Lesson 1507 – Attacking what needs to be done


It’s been a while since I’ve put a post up here. It’s not because I don’t think about this blog everyday (I do) it’s just that things seem to be a little overwhelming right now.

But if having 6 kids has taught me anything it’s that when things seem to happen too quickly the best way to slog through them is to simply make a list and attack what needs to be done, one item at a time.

So in that vein, here’s some news:


Spring Border-to-border New Hampshire walk –

Griffin (my son and border-to-border NH walking buddy) has agreed to join me in a walk *across* New Hampshire sometime this spring. I have another son who, if he is around also wants to join us.

According to Google, the trip is about 108 miles (we are starting at the New Hampshire/Vermont border and ending up on the coast in Portsmouth (where we will celebrate with Lobster rolls.) We are allocating 9 days to do it – we had learned from our walk last summer that walking on roads can be tough on our feet and bodies.
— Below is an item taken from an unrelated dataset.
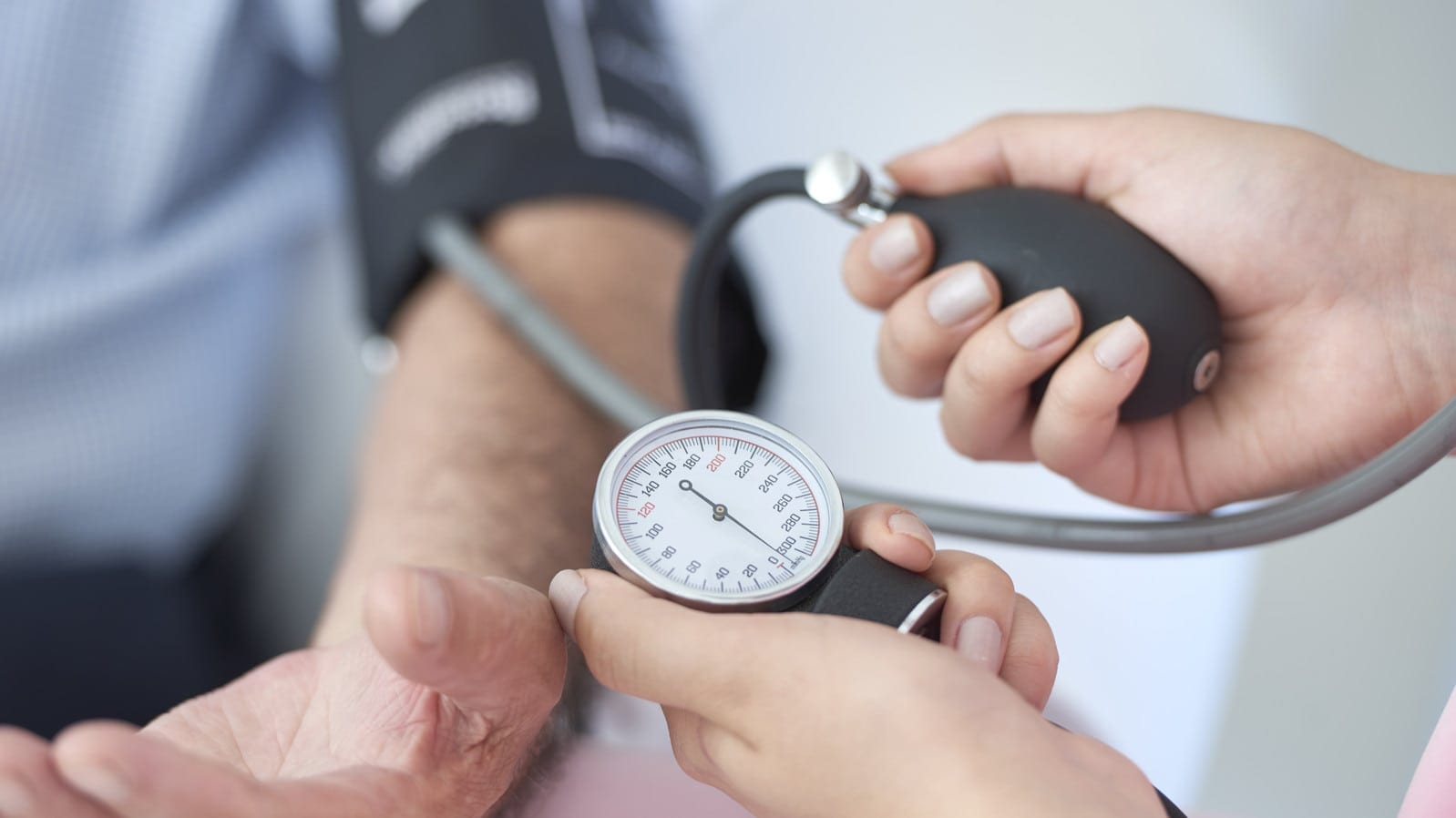 nursing taking blood pressure of xarelto patient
We are planning on no more than 12 miles a day.

You can be sure I’ll come home with more lessons learned while we walk.



At the end of March, I will be going to with a friend to Spain for 8 days. She and I don’t have many plans other than to explore, eat good food, and drink some world-class wine. We’ll also be taking a side trip to France. I’ll be taking lots of photos and look forward to sharing that adventure with all of you.


Cancer update

I *still* have not had my skin cancer addressed (not really my fault – docs keep taking vacations and appointments keep getting moved.) I did finally get to see a plastic surgeon and it looks like the surgery is going to be a bit more extensive than I had thought. (I thought it was simply an office procedure where I drive myself in, have it done, thanked him very much, and then drove back home.) Nope. It looks like this one is a bit aggressive. The doc talked about cheek and forehead flaps  while I stuck my fingers in my ears and said “na-na-na-na-na” (if you want nightmares go ahead and google what those are.)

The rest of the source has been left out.